Issue with GPU allocation (only occurs when running SAC not PPO) #1431

AlexS28 · 2024-02-19T23:21:48Z

Hi, I am trying to run my environment using MJX, and everything works perfectly fine when I use PPO. When using PPO I can easily go to over 8000 environments, with batch size over 1000 without any memory issues. However, no matter what setting I try when running SAC, it becomes a different story (even with a batch size of 32, and 1 environment it fails). I just cannot avoid running into the memory allocation issue copy/pasted below. Any help would be greatly appreciated, because for my particular environment (through trying it using other simulators) it can only really train using the SAC algorithm not PPO, so I really do need to use SAC. Any help would be greatly appreciated.

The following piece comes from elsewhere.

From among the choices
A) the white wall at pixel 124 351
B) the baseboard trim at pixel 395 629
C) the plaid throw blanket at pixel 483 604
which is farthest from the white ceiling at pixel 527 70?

My computer has a Nvidia 4090 GPU.

Running this training:
train_fn = functools.partial(
sac.train, num_timesteps=30_000_000, num_evals=1,
episode_length=INITIAL_PARAMS.RL_PARAMS.MAX_EPISODE_TIMESTEPS, normalize_observations=True, action_repeat=1,
num_envs=1, batch_size = 32, seed=0)

Getting this error:
2024-02-19 15:14:56.882326: W external/xla/xla/service/hlo_rematerialization.cc:2941] Can't reduce memory use below -30.29GiB (-32529110990 bytes) by rematerialization; only reduced to 49.62GiB (53280000080 bytes), down from 49.62GiB (53280000080 bytes) originally
2024-02-19 15:15:06.899957: W external/tsl/tsl/framework/bfc_allocator.cc:487] Allocator (GPU_0_bfc) ran out of memory trying to allocate 49.62GiB (rounded to 53280000000)requested by op
2024-02-19 15:15:06.900601: W external/tsl/tsl/framework/bfc_allocator.cc:499] ____******
E0219 15:15:06.900728 6066 pjrt_stream_executor_client.cc:2766] Execution of replica 0 failed: RESOURCE_EXHAUSTED: Out of memory while trying to allocate 53280000000 bytes.
BufferAssignment OOM Debugging.
BufferAssignment stats:
parameter allocation: 8B
constant allocation: 8B
maybe_live_out allocation: 49.62GiB
preallocated temp allocation: 160B
total allocation: 49.62GiB
total fragmentation: 168B (0.00%)
Peak buffers:
Buffer 1:
Size: 49.62GiB
Operator: op_name="pmap(init)/jit(main)/broadcast_in_dim[shape=(30000000, 444) broadcast_dimensions=()]" source_file="/home/sclaer/ASCENT_biped/venv/lib/python3.10/site-packages/brax/training/replay_buffers.py" source_line=112
XLA Label: fusion
Shape: f32[30000000,444]
==========================

Buffer 2:
	Size: 32B
	XLA Label: tuple
	Shape: (f32[30000000,444], s32[], s32[], u32[2])
	==========================

Buffer 3:
	Size: 32B
	XLA Label: tuple
	Shape: (f32[30000000,444], s32[], s32[], u32[2])
	==========================

Buffer 4:
	Size: 16B
	XLA Label: fusion
	Shape: (s32[], s32[])
	==========================

Buffer 5:
	Size: 8B
	Entry Parameter Subshape: u32[2]
	==========================

Buffer 6:
	Size: 8B
	XLA Label: fusion
	Shape: u32[2]
	==========================

Buffer 7:
	Size: 4B
	XLA Label: fusion
	Shape: s32[]
	==========================

Buffer 8:
	Size: 4B
	XLA Label: fusion
	Shape: s32[]
	==========================

Buffer 9:
	Size: 4B
	XLA Label: constant
	Shape: f32[]
	==========================

Buffer 10:
	Size: 4B
	XLA Label: constant
	Shape: s32[]
	==========================

jax.errors.SimplifiedTraceback: For simplicity, JAX has removed its internal frames from the traceback of the following exception. Set JAX_TRACEBACK_FILTERING=off to include these.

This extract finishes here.